Le livre fonctionne un peu comme un journal et l’auteur y tisse son texte à partir de très nombreuses sources : des notes et impressions personnelles lors de déplacements et séances de travail, les milliers de documents et projets qu’il a consultés, les entretiens qu’il a conduits auprès de chercheurs, médecins, biologistes, spécialistes de santé publique, les témoignages d’habitants des zones forestières qu’il a rencontrés sur le terrain… Il parvient pourtant à construire un récit d’une étonnante unité et à ramasser ces matériaux multiples autour d’une ligne de force assez personnelle et porté par un style rythmé et dynamique.

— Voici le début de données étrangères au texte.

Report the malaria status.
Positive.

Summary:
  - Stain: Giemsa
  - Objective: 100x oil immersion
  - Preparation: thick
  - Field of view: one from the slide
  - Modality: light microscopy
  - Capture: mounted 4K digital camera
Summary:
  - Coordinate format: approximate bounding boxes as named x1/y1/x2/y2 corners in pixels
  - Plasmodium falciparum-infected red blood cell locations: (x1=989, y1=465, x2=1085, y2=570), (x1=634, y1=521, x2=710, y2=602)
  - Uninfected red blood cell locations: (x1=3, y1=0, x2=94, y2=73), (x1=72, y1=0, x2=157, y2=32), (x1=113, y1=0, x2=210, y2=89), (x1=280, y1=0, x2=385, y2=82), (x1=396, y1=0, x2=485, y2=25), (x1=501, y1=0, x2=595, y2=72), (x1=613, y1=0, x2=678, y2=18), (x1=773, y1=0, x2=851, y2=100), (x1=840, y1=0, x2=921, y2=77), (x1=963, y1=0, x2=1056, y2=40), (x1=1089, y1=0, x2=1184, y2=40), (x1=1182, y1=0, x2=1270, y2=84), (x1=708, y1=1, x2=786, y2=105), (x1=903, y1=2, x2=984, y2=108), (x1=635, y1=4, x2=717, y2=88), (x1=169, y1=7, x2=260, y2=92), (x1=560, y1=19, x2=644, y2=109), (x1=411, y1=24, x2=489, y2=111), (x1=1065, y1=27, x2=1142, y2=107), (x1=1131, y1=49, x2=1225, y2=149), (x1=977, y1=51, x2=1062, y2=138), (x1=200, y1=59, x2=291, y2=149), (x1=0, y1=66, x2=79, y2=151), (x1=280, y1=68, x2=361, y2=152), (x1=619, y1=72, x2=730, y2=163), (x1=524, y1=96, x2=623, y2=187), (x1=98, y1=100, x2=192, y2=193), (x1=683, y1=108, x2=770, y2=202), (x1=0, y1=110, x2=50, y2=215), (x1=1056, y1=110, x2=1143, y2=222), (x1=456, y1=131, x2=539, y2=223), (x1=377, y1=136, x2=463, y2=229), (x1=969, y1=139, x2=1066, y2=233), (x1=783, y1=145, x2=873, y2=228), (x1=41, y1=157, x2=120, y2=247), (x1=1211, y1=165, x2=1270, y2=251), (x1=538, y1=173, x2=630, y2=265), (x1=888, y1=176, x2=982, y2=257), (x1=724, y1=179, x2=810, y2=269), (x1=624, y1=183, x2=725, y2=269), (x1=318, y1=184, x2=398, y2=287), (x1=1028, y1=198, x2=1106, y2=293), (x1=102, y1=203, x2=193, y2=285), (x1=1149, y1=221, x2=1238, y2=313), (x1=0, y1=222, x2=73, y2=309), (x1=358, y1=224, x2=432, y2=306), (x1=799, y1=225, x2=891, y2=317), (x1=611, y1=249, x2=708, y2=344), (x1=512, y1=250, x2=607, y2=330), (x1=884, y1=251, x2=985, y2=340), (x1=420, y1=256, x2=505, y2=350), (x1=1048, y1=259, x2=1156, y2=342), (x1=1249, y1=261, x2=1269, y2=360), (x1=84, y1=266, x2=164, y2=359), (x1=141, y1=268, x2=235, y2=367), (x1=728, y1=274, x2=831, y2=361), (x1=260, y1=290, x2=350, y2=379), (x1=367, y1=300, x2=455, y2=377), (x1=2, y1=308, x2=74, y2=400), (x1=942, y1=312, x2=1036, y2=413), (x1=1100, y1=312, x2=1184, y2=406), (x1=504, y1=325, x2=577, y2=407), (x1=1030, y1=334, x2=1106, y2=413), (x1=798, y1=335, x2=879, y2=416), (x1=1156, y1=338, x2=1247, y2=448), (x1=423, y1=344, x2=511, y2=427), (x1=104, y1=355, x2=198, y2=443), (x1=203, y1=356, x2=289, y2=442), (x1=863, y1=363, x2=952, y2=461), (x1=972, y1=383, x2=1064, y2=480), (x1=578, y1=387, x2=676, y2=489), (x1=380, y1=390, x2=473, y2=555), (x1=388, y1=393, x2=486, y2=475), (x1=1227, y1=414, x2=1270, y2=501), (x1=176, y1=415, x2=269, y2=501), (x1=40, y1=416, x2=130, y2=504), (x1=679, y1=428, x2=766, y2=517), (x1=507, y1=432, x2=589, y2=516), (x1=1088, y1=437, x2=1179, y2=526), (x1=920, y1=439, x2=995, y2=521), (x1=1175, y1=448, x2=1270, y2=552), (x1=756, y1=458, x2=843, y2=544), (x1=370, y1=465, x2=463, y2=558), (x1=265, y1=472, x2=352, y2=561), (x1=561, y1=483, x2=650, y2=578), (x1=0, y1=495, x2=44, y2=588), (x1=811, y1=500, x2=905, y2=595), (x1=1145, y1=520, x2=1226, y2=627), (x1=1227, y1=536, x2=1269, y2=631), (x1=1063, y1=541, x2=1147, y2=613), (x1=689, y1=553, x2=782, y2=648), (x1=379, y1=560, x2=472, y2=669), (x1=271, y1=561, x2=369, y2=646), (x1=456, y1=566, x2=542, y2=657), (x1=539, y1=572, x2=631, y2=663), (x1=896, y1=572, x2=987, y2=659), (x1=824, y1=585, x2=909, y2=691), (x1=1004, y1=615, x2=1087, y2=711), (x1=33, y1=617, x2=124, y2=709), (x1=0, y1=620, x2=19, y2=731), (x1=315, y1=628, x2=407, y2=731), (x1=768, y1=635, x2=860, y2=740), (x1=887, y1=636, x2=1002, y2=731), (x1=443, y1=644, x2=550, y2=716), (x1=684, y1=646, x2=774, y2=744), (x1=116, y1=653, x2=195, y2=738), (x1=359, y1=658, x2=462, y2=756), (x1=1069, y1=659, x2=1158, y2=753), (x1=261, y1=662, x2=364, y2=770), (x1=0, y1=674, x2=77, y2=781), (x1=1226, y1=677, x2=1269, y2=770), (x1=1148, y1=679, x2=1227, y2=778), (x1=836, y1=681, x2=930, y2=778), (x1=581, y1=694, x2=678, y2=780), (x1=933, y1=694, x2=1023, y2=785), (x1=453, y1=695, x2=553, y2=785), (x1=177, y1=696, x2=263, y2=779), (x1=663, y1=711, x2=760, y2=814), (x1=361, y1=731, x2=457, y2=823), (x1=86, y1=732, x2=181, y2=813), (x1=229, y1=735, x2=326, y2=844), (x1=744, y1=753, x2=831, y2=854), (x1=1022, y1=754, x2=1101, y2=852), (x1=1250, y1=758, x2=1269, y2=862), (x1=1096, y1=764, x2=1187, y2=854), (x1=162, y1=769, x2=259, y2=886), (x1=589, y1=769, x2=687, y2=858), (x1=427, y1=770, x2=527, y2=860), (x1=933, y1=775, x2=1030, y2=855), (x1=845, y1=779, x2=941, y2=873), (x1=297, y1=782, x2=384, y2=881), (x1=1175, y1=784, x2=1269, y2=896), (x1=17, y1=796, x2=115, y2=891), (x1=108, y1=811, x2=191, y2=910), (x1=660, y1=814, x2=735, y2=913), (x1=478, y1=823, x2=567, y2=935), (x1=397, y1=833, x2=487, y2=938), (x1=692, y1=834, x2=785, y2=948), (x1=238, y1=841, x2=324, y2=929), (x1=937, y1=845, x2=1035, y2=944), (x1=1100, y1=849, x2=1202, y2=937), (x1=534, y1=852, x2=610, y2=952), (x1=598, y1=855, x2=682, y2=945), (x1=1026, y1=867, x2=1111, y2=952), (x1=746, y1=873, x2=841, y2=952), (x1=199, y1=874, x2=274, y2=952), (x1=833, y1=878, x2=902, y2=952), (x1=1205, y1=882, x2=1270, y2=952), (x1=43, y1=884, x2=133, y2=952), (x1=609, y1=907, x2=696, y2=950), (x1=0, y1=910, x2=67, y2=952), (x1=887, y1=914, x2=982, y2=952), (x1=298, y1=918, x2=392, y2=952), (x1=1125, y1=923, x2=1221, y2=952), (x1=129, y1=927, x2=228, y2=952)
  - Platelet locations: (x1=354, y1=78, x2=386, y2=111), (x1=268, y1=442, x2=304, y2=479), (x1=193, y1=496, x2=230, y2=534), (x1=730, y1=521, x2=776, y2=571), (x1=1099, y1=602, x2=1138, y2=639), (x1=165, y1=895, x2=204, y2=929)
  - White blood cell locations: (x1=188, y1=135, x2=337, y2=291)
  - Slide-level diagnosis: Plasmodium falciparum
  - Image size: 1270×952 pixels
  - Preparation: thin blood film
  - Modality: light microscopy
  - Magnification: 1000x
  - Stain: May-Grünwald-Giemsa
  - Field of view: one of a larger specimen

Sans être exclusivement à charge (l’auteur sait souvent reconnaître le courage et l’ingéniosité de nombreux acteurs engagés dans la lutte contre Ebola), ce livre dévoile néanmoins les multiples facettes du « théâtre de l’absurde » qui a vu le jour dans le sillage de cette épidémie. Des peurs irrationnelles ont parfois conduit à des mesures pour le moins surprenantes, dont voici un échantillon : « une société russe exploitant bauxite et alumine à Kindia choisissant d’ériger autour de son siège une barrière de sable de dix mètres de large imprégnée de solution chlorée pour désinfecter les pneus des véhicules, la compagnie Korean Airlines suspendant ses vols vers le Kenya distant de dix mille kilomètres du foyer épidémique, le gouvernement sierra-leonais décidant carrément de confiner à domicile toute sa population pendant soixante-douze heures, ou la police municipale grenobloise établissant en pleine rue un périmètre de sécurité autour d’un sans-papier interpellé pour être entré clandestinement en France, mais ne présentant aucun symptôme, sous le seul motif qu’il était guinéen. »


Mais au-delà de ce florilège de non-sense, Adrien Absolu nous fait également toucher du doigts quelques autres fleurons : gabegies de certaines administrations, autosatisfaction proclamée d’états qui ne sont pourtant intervenus que lorsqu’ils n’en eurent plus le choix pour leur image médiatique, vieux hoquets de la Françafrique, creuses prophéties de quelques dirigeants guinéens, cynisme politique des institutions internationales, puissance paralysante de certains lobbies pharmaceutiques, mise en œuvre  de protocoles totalement ignorants des traditions culturelles locales et qui eurent parfois des conséquences dramatiques…


Derrière ce tableau souvent mordant ou tristement cocasse, l’auteur pointe aussi les solutions qui ont pu ici ou là fonctionner. Il nous laisse clairement entendre que celles-ci passent par une attention à l’autre qui demande à ce que l’on fasse l’effort de se glisser dans des pratiques cuturelles et des équilibres sociétaux qui, quel que soit ce que l’on en pense, ne sauraient être balayés d’un revers de main depuis une lointaine salle de conférence genevoise…


Au cœur de l’hiver 2016, Ebola fut détrôné par Zika, le nouveau « virus tendance »… Après une courte trêve, les héros discrets et les pantins tonitruants purent se remettre à pied d’œuvre.












Adrien Absolu, Les forêts profondes. JC Lattès. 2016.